SOURCE TEXT:
^^^^^^^^

Restructure "Scaling Fleet" handbook page for ease of reference (#16850)

This PR consolidates various subheadings into one list that appears "above the fold" to make it easier for contributors to find the info they are looking for on the page. As it was previously, important info was getting buried under the "Connect to Dogfood" instructions, which gave the wrong impression about the scope of the page content.
2026-05-23 08:58:41 +00:00 · 2024-02-15 22:24:03 -06:00 · 2024-02-15 22:24:03 -06:00 · 64b85f87f7
commit 64b85f87f7
parent 79e6ae6840
1 changed files with 80 additions and 74 deletions
--- a/handbook/engineering/scaling-fleet.md
+++ b/handbook/engineering/scaling-fleet.md
@ -1,78 +1,11 @@
 # Scaling Fleet

-Nowadays, Fleet, as a Go server, scales horizontally very well. It’s not very CPU or memory intensive. In terms of load in infrastructure, from highest to lowest are: MySQL, Redis, and Fleet.
-
-In general, we should burn a bit of CPU or memory on the Fleet side if it allows us to reduce the load on MySQL or Redis.

^^^^^^^^

STORED DATA:
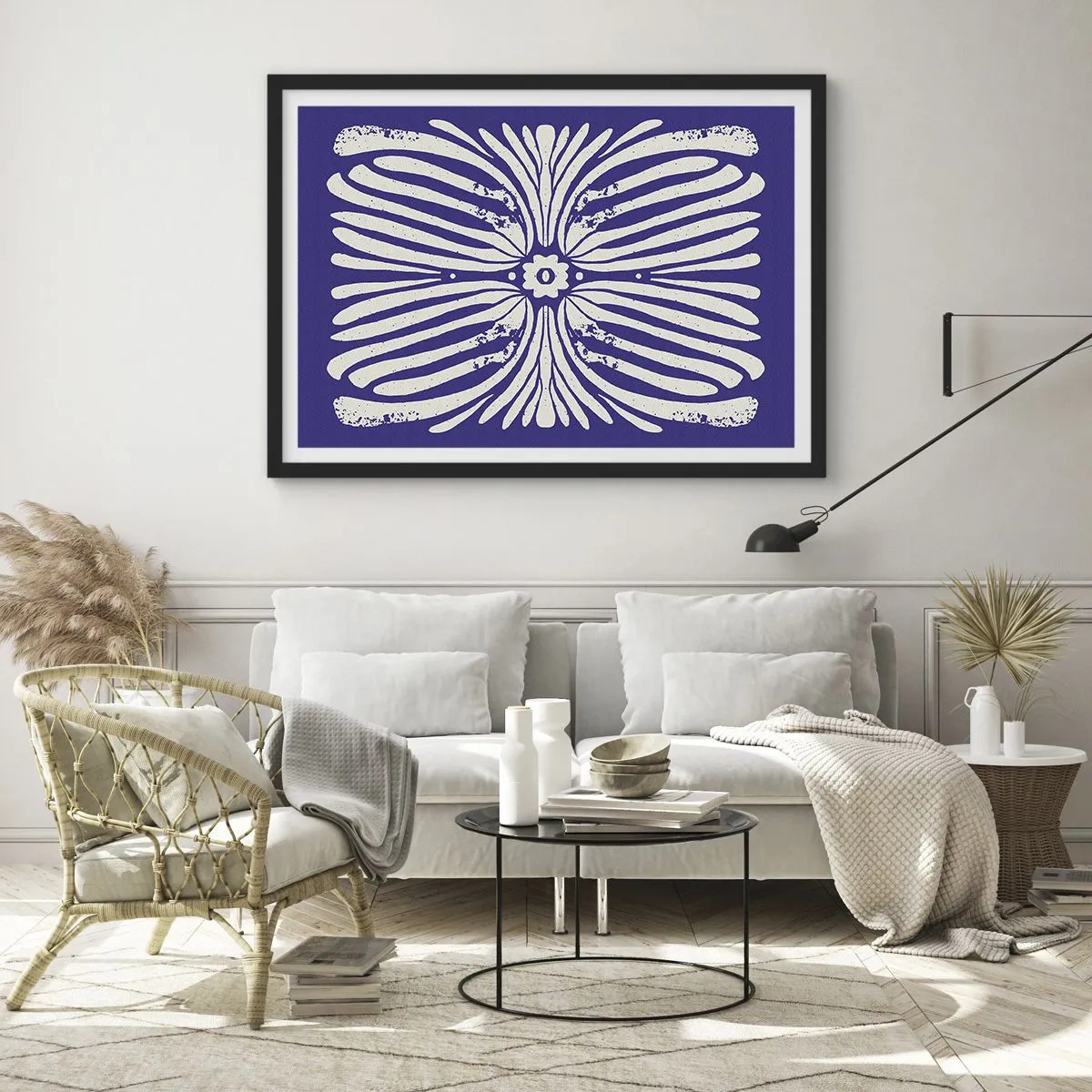 Poster în ramă neagră - Inspirații etnice - 70x50 cm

^^^^^^^^

TASKS FOR THIS EXERCISE:
A. Using the commit page above, answer these questions:
(i) Under which instructions was important information getting buried?
(ii) How many additions and deletions does the commit make?
(iii) In what order, from highest to lowest, does the page rank the infrastructure load?
B. Copy the commit page from "-Nowadays, Fleet, as" to "Redis, and Fleet.".

ANSWERS BY TASK:
A.
(i) The "Connect to Dogfood" instructions.
(ii) 80 additions and 74 deletions.
(iii) MySQL, Redis, and Fleet.

B.
-Nowadays, Fleet, as a Go server, scales horizontally very well. It’s not very CPU or memory intensive. In terms of load in infrastructure, from highest to lowest are: MySQL, Redis, and Fleet.